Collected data
▽

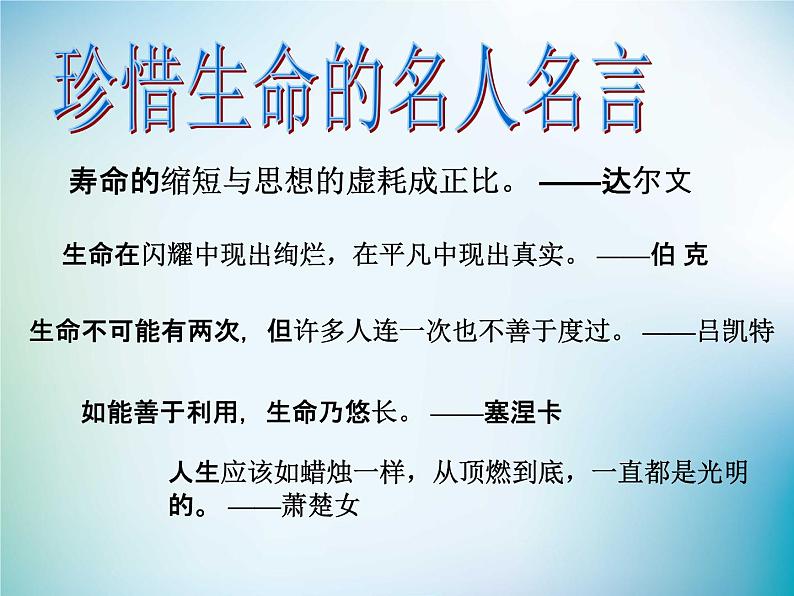 珍惜生命的名人名言

寿命的缩短与思想的虚耗成正比。——达尔文

生命在闪耀中现出绚烂，在平凡中现出真实。——伯 克

生命不可能有两次，但许多人连一次也不善于度过。——吕凯特

如能善于利用，生命乃悠长。——塞涅卡

人生应该如蜡烛一样，从顶燃到底，一直都是光明的。——萧楚女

△

* WHAT THIS TASK INVOLVES: In the copy, include every entry above exactly and leave out each picture.

* REPLY TO THE EXERCISE:
 珍惜生命的名人名言

寿命的缩短与思想的虚耗成正比。——达尔文

生命在闪耀中现出绚烂，在平凡中现出真实。——伯 克

生命不可能有两次，但许多人连一次也不善于度过。——吕凯特

如能善于利用，生命乃悠长。——塞涅卡

人生应该如蜡烛一样，从顶燃到底，一直都是光明的。——萧楚女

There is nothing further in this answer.